● **Excerpt**:
┌────────

Printing a 5ft wood block

Part 3: Off to Chicago!

colorful sky behind skyscraper in Chicago, Ill

**This is part 3 of the story behind the “Hog Butcher for the World” woodcut. If you’d like to read them, here is Part 1 (the research) and Part 2 (cutting the block)

The skyline of downtown Chicago…there’s something magical about it, and when it first appears in the distance, I get this rush of adrenaline…a feeling of an adventure about to happen…the Big City.

This time though, there was an added level of wonder, after those images I’d seen of early 1900s Chicago…

The skyline…

Birds eye view of Michigan Avenue, Chicago, 1911

1911 view of Michigan Avenue from Wiki Commons

The Yards…

birds eye view of Chicago Union Stockyard, 1903

1903, Chicago Union Stockyards — George Lawrence, photographer (Library of Congress Photo)

└────────

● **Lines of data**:
┌────────

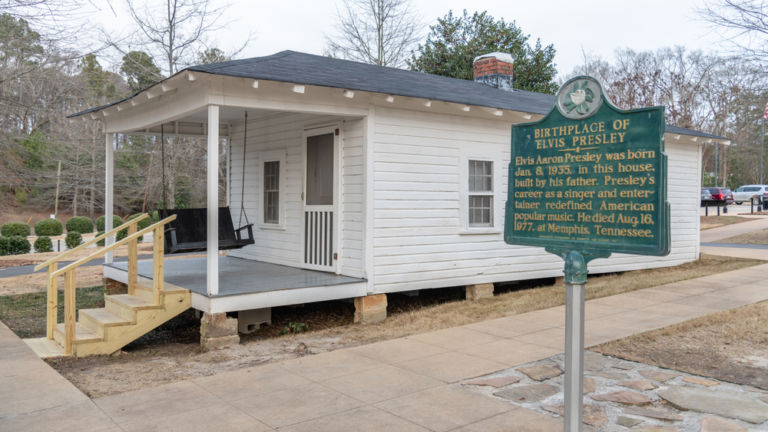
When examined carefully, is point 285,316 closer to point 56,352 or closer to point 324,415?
point 56,352

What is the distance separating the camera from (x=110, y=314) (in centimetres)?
706

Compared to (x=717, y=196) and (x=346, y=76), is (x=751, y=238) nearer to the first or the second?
(x=346, y=76)

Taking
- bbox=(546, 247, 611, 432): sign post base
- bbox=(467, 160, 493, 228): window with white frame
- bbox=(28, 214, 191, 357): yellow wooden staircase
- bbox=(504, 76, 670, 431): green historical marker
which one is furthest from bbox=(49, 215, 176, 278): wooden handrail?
bbox=(546, 247, 611, 432): sign post base

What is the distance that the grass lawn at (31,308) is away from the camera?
7.78 meters

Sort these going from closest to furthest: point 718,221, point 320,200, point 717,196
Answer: point 320,200 < point 718,221 < point 717,196

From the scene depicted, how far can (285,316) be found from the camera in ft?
27.6

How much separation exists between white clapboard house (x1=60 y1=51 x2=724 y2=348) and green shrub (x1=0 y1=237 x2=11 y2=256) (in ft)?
36.7

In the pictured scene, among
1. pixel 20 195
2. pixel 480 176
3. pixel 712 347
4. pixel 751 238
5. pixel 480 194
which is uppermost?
pixel 480 176

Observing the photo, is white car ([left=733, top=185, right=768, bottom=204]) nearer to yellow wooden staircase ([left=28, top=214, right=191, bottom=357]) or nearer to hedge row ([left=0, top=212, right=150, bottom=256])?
hedge row ([left=0, top=212, right=150, bottom=256])

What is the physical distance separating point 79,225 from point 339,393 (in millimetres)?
28575

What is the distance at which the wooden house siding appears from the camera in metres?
8.05

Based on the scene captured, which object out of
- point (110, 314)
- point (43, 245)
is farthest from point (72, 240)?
point (110, 314)

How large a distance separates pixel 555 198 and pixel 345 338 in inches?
159

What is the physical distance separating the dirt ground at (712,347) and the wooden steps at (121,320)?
481cm
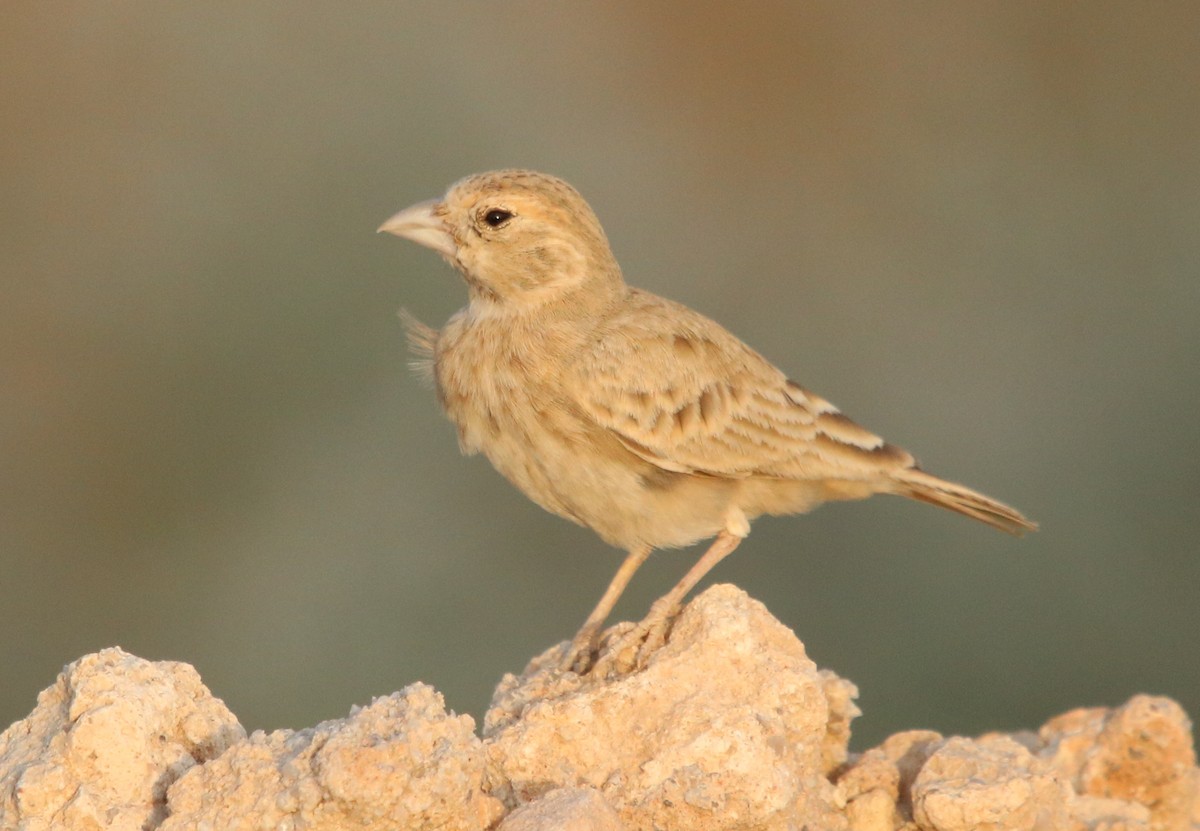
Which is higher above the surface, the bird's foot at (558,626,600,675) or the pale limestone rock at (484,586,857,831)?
the bird's foot at (558,626,600,675)

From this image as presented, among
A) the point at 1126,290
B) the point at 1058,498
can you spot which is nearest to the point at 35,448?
the point at 1058,498

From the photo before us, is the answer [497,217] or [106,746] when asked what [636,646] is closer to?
[106,746]

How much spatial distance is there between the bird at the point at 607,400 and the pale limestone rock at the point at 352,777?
1.94 m

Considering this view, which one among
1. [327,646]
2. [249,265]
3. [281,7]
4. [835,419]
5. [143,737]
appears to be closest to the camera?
[143,737]

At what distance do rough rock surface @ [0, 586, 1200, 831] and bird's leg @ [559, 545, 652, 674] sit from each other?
0.10m

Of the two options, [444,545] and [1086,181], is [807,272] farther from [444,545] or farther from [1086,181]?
[444,545]

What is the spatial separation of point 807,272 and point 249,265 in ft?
15.2

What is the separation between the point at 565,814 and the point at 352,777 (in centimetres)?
60

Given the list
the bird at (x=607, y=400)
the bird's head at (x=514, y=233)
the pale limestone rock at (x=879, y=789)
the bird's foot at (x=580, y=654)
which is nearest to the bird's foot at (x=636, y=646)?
the bird's foot at (x=580, y=654)

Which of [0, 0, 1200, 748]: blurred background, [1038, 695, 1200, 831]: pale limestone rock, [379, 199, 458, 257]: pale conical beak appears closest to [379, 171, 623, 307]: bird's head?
[379, 199, 458, 257]: pale conical beak

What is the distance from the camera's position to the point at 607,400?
628 cm

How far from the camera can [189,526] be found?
12617 mm

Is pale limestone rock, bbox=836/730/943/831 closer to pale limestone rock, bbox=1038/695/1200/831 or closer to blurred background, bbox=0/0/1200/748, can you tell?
pale limestone rock, bbox=1038/695/1200/831

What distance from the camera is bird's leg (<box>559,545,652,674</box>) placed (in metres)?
5.70
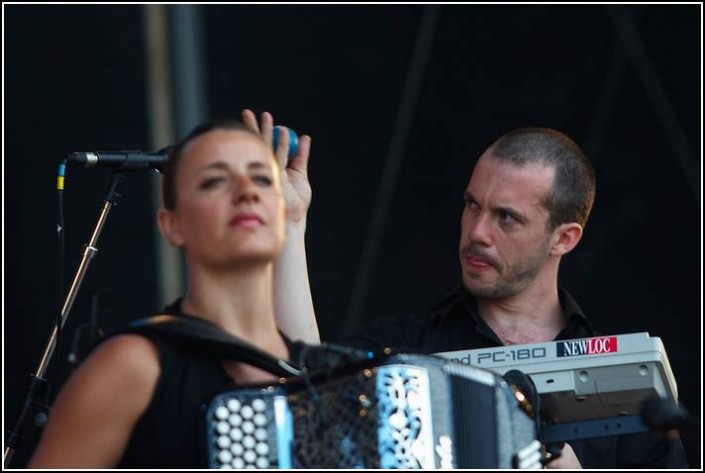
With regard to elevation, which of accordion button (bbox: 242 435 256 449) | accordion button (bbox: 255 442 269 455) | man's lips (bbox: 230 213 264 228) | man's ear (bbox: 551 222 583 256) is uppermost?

└────────

● **Tasks to complete**:
1. In the Chicago post, who is named as the photographer of the 1903 Chicago Union Stockyards view?
2. Please write out the stretch of the Chicago post from "Printing a 5ft" through "happen…the Big City.".
Rely only on the Chicago post, not the data.

● **Results of the exercise**:
1. George Lawrence

2.
Printing a 5ft wood block

Part 3: Off to Chicago!

colorful sky behind skyscraper in Chicago, Ill

**This is part 3 of the story behind the “Hog Butcher for the World” woodcut. If you’d like to read them, here is Part 1 (the research) and Part 2 (cutting the block)

The skyline of downtown Chicago…there’s something magical about it, and when it first appears in the distance, I get this rush of adrenaline…a feeling of an adventure about to happen…the Big City.